No entanto, recomenda-se agora adotar mais duas medidas para garantir a verdadeira eficácia do backup: 

  • 1 cópia imutável (garantindo backups à prova de ransomware) 

  • Não tenho dúvidas de que você conseguirá recuperar os dados (testes regulares garantem a confiabilidade) 

Essa abordagem em constante evolução tem um papel fundamental a desempenhar na conformidade com a NIS2. 

O que a NIS2 diz sobre a estratégia de backup? 

No cerne da NIS2 está o foco na recuperação e na continuidade dos negócios. Trata-se de garantir que as interrupções sejam reduzidas ao mínimo em caso de incidente. Por isso, a maior parte das seções da legislação da NIS2 é respaldada por uma boa estratégia de backup. 

Três áreas são particularmente relevantes. 

Um dos pilares do NIS2 é “políticas para avaliar a eficácia”. Em termos simples, não se trata apenas de acreditar que você possui um sistema de backup eficaz — trata-se da capacidade de comprovar que ele realmente existe.  
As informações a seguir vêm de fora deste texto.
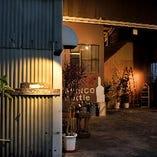 JR刈谷駅より徒歩5分、素敵な時間を過ごせる隠れ家空間♪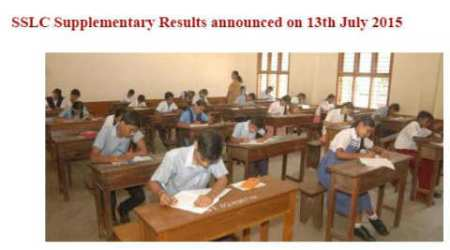 Karnataka SSLC Results 2016 to be declared on May 16 @kseeb.kar.nic.in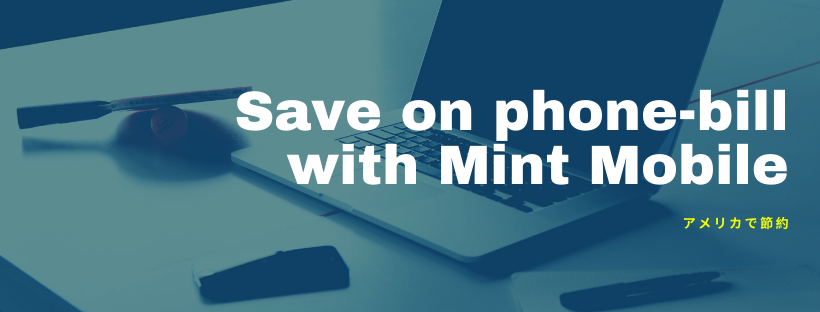 アメリカ格安SIM「Mint Mobile」の値段、切り替え、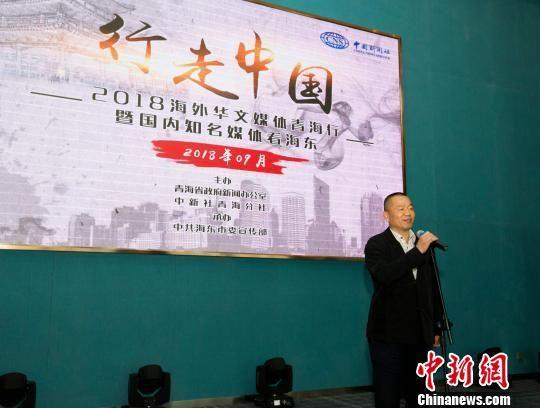 图为中国新闻社副社长兼副总编、《中国新闻周刊》社长夏春平致辞。 胡贵龙 摄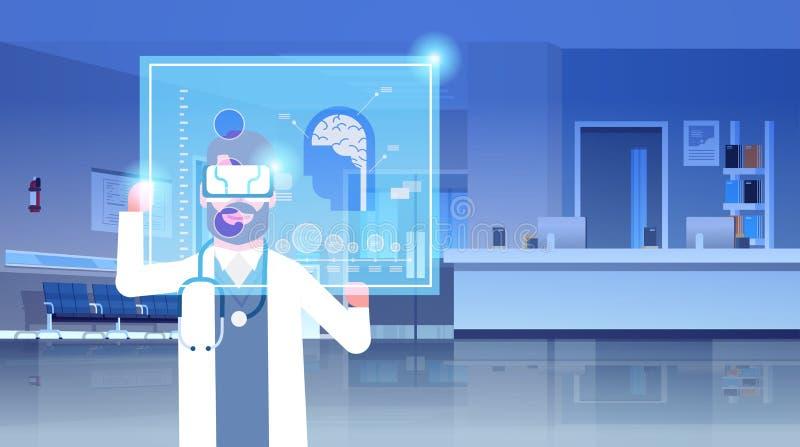 Samiec lekarka jest ubranym cyfrowych szkła egzamininuje rzeczywistość wirtualna ludzkiego organu móżdżkowej anatomii vr słuchawk royalty ilustracja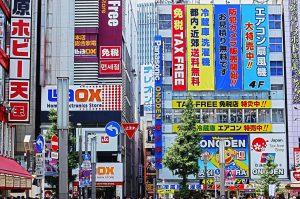 I love Tokyo. Un Giappone da scoprire attraverso occhi diversi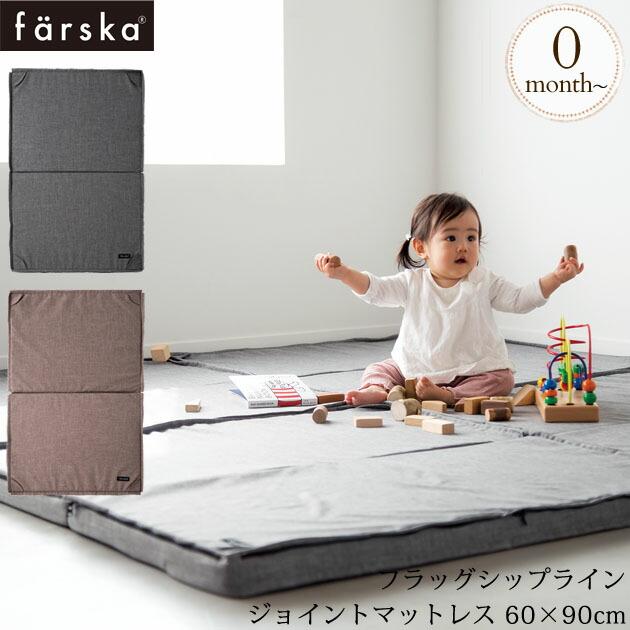 farska ファルスカフラッグシップライン ジョイントマットレス 60x90cm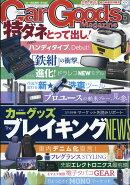 Car Goods Magazine (カーグッズマガジン) 2018年 05月号 [雑誌]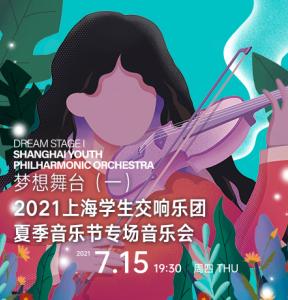 梦想舞台(一)2021上海学生交响乐团夏季音乐节专场音乐会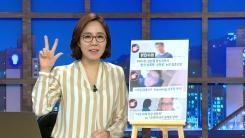"""""""호텔로 모시겠다"""" 김현철 정신과의사 성폭력 의혹 '일파만파'"""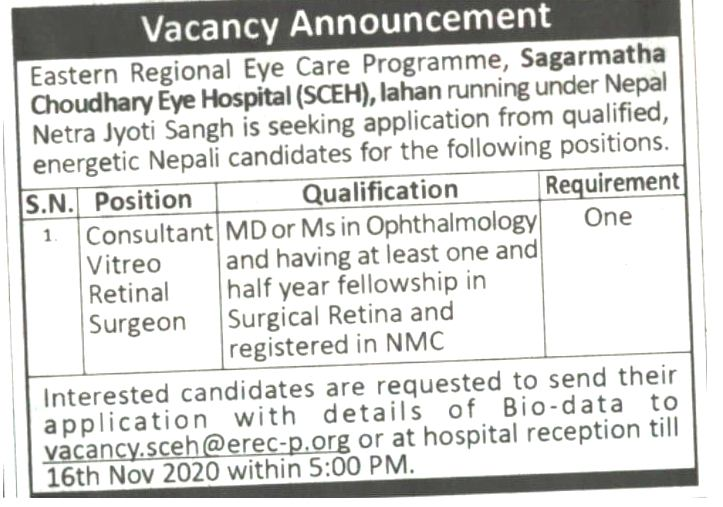 Vacancy announcement by Sagarmatha Choudhary Eye Hospital
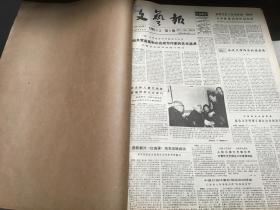文艺报   1988  1-12    原报合订本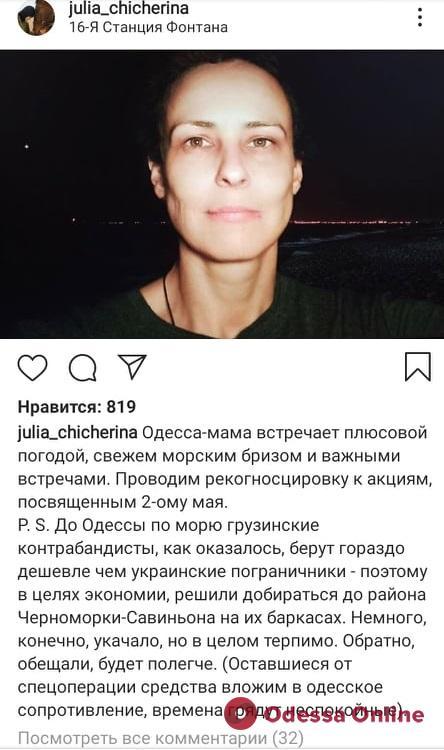 Приплыла на баркасе контрабандистов: скандальная российская певица Чичерина заявила о своем визите в Одессу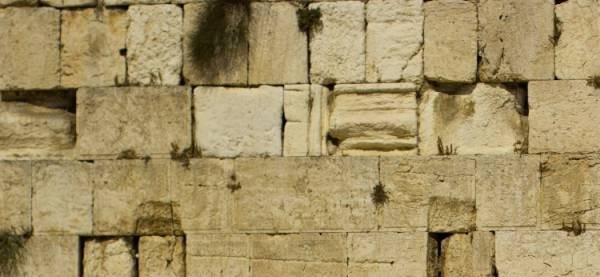Ściana Płaczu – między modlitwą a polityką.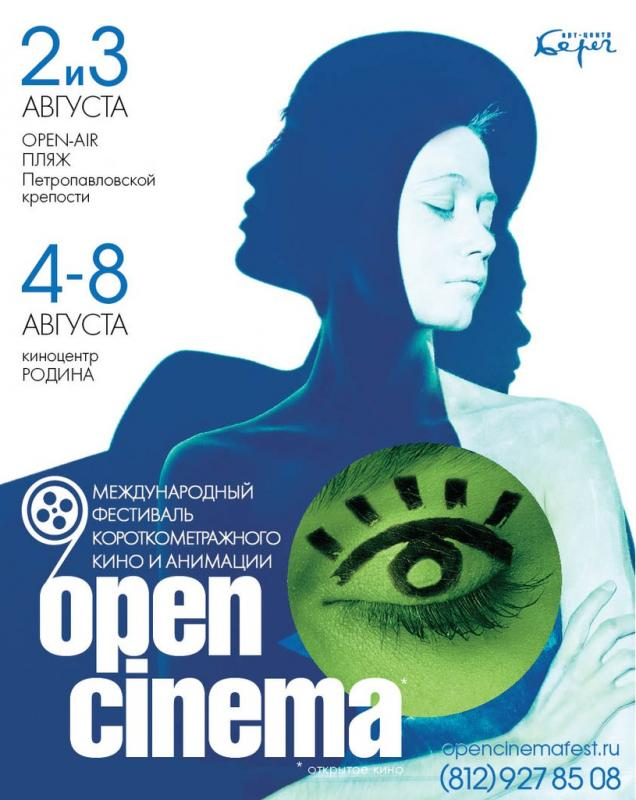 Кинофестиваль OPEN CINEMA 2013 в Питере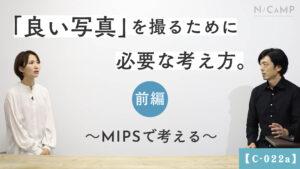 【C-022a】良い写真を撮るために必要な考え方_前編〜MIPSで考える〜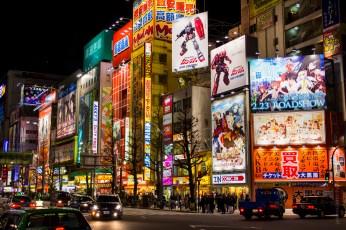 Noche en Akihabara
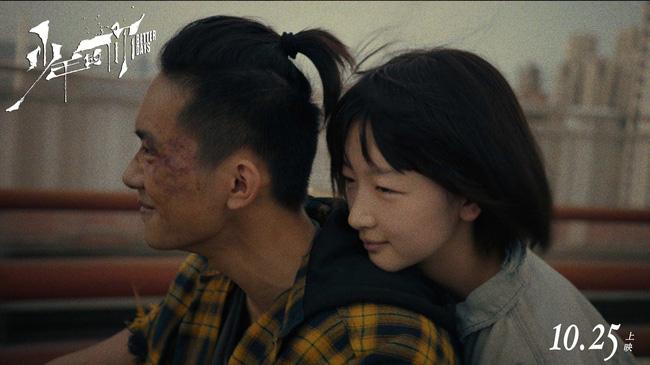Châu Đông Vũ: Tam Kim Ảnh hậu gây sốc với đời tư vướng quy tắc ngầm, phốt EQ thấp, khiến Dương Mịch tỏ thái độ ra mặt - ảnh 16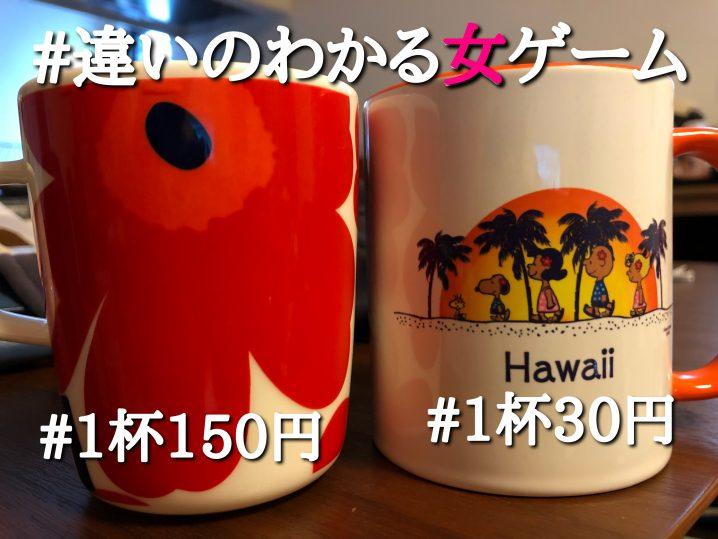 F9D526CD-BC1C-4BB8-93E3-F91586388FD7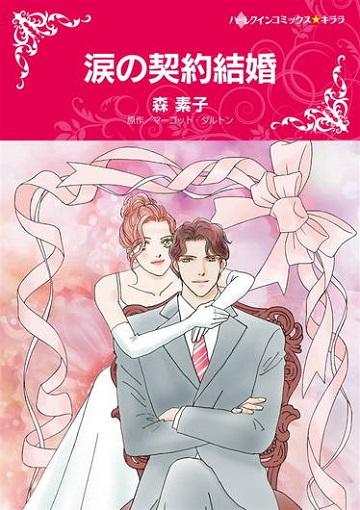 涙の契約結婚
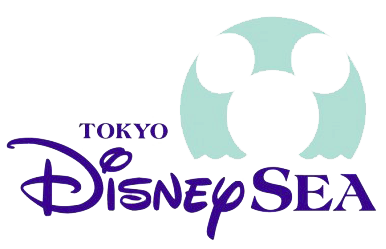 Disney sea clipart #6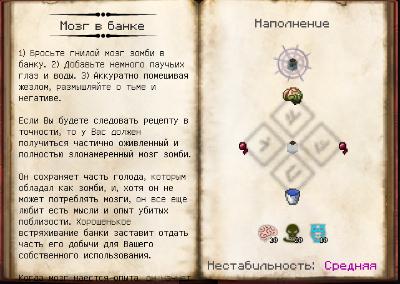 http://icraft.uz/img/tutorial_ichor/brain.png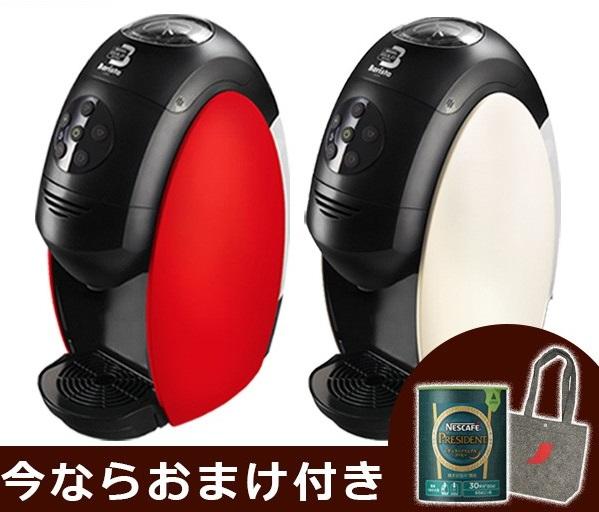 f:id:izumi_takahashi:20180205135924j:plain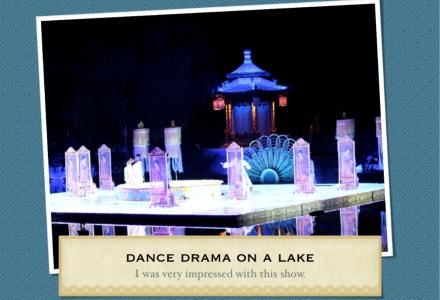 Dance Drama Xi-an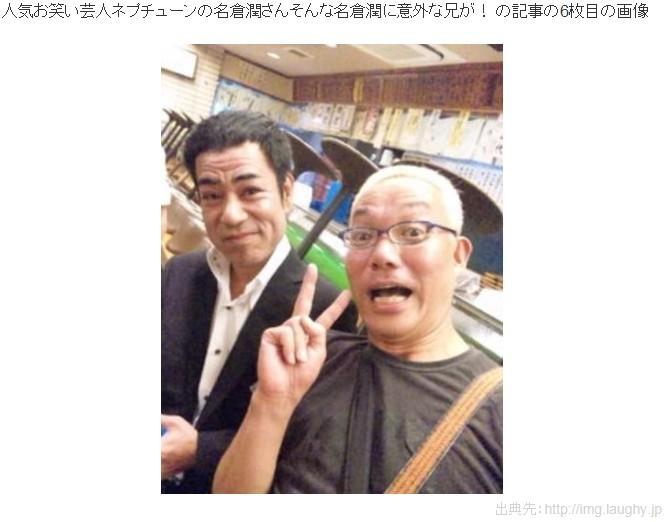 ④芸能界のタブー殺人鬼【名倉教文】の写真が公開されていた!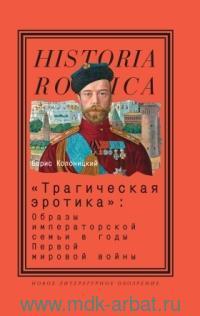 «Трагическая эротика»: образы императорской семьи в годы Первой мировой войны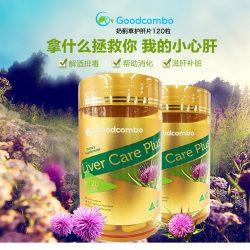 Goodcombo 护肝片 120粒 – Meirong 保健,美妆和个人护理商品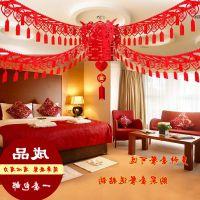 婚房装饰新婚房浪漫拉花结婚婚庆用品卧室婚礼布置客厅房间墙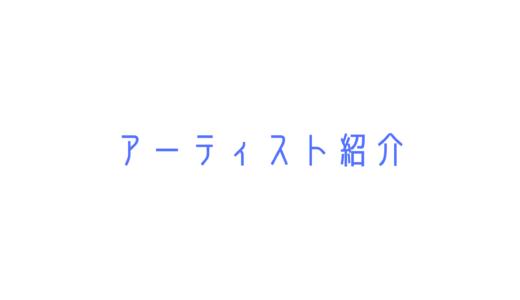 【神】中田ヤスタカの何がすごい?天才?おすすめ曲も紹介!!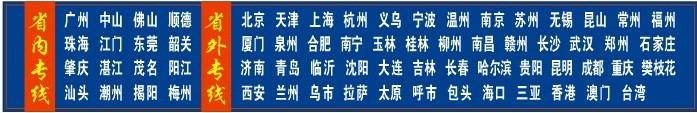 深圳罗湖到重庆开县9米6大货车出租回程车拉货《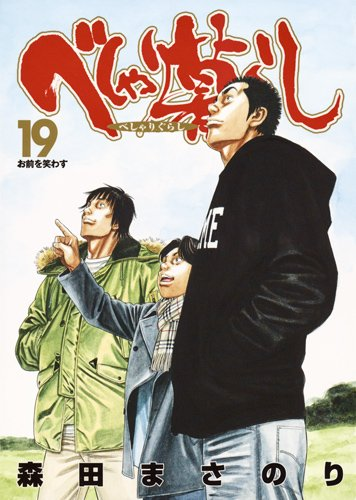 べしゃり暮らし 19 (ヤングジャンプコミックス)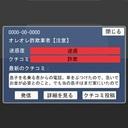 【PR】着信の「迷惑度」を瞬時に通知する神アプリがキタ━━(゚∀゚)━━!!!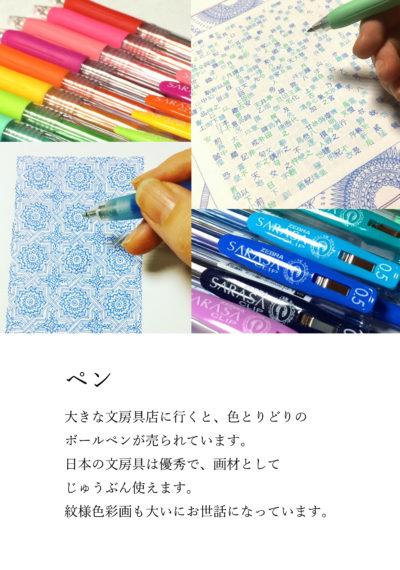 画集 冊子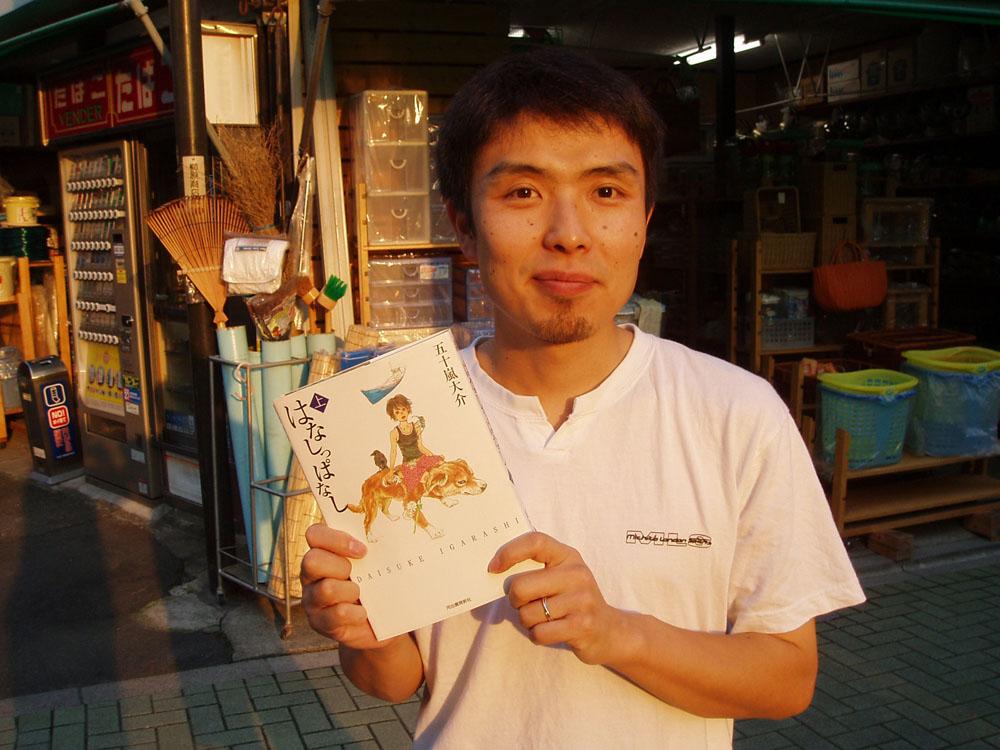 Igarashi Daisuké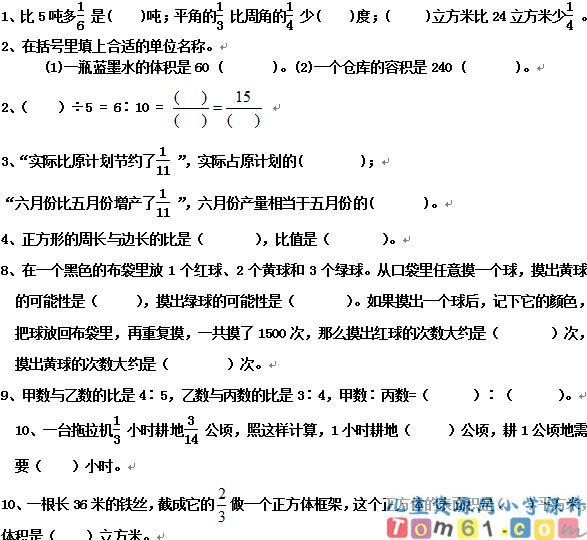 苏教版小学数学六年级上册试卷12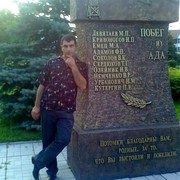 Hayk 37 Новокузнецк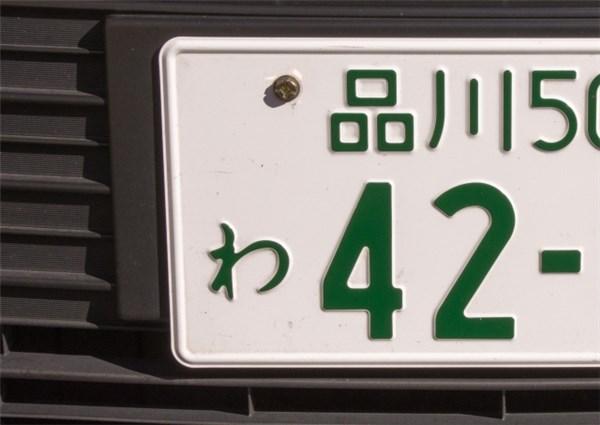 レンタカーの「わ」ナンバー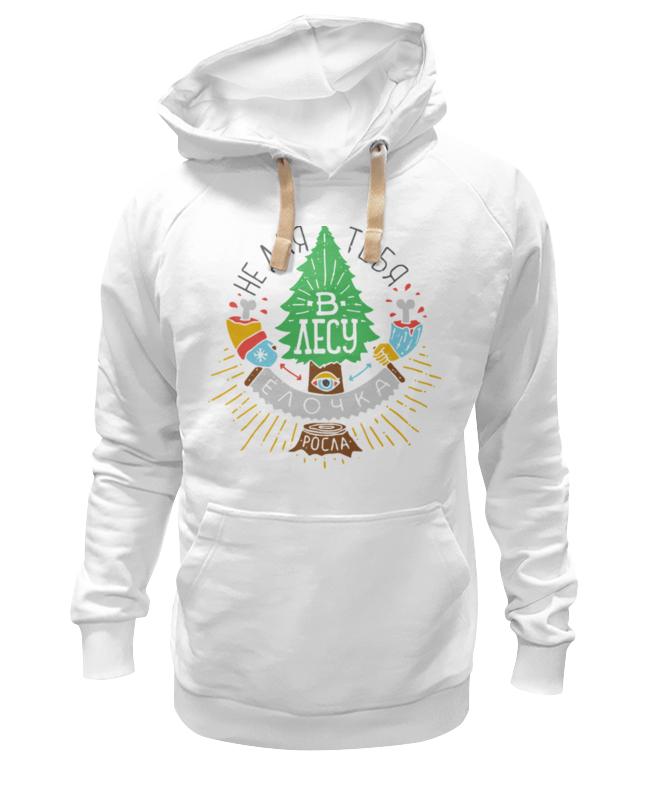 Толстовка Wearcraft Premium унисекс Printio Не для тебя в лесу ёлочка росла! (color) ostin футболка с новогодним принтом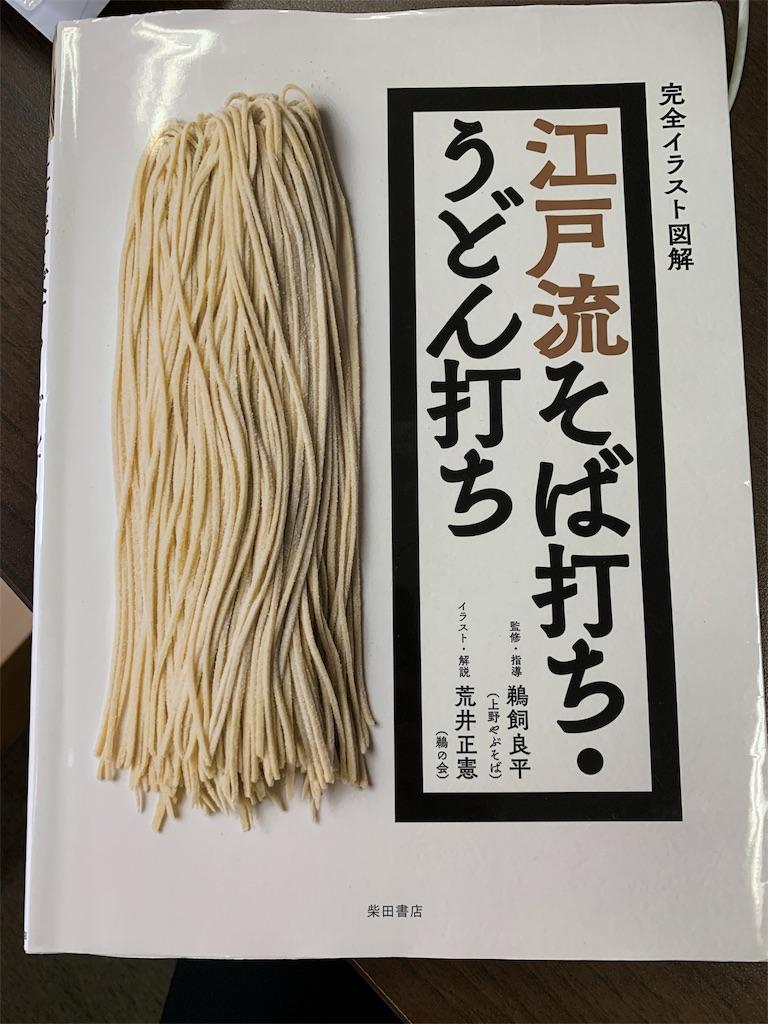f:id:garichichi:20190723131434j:image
Um backup não serve para nada se não for possível utilizá-lo. O princípio de “0 dúvida de que é possível recuperar” deve fazer parte de qualquer estratégia de recuperação, apoiada por procedimentos de recuperação documentados e testes regulares. As organizações precisam ter a certeza de que, quando for necessária uma recuperação, ela funcionará conforme o esperado. 

Por outro lado, a cópia imutável atende à exigência da legislação quanto a “medidas de continuidade de negócios” e “práticas básicas de segurança informática”. É fundamental dispor de uma cópia dos dados que não possa ser alterada nem excluída e que possa servir como um ponto de restauração conhecido e confiável, caso seja necessário. Isso é necessário para a recuperação geral em caso de desastre e oferece uma versão confiável dos dados no caso de um ataque cibernético ou incidente envolvendo ransomware. 

Evite a complacência em relação à nuvem 

 Um dos maiores equívocos na área de TI moderna é a suposição de que os serviços em nuvem oferecem automaticamente proteção total e de que os provedores se encarregam do backup e da recuperação. O problema é agravado pelo SaaS, em que a promessa de acesso instantâneo a uma solução é atraente e, muitas vezes, concretizada sem o envolvimento da equipe de TI. 

Mesmoserviçosbem estabelecidos,como o Microsoft 365, podem apresentar lacunas no backupse as organizações não tiverem uma estratégia de proteção independente em vigor 

O termo “cegueira das nuvens” foi cunhado para essa e outras áreas de complacência em relação às nuvens. 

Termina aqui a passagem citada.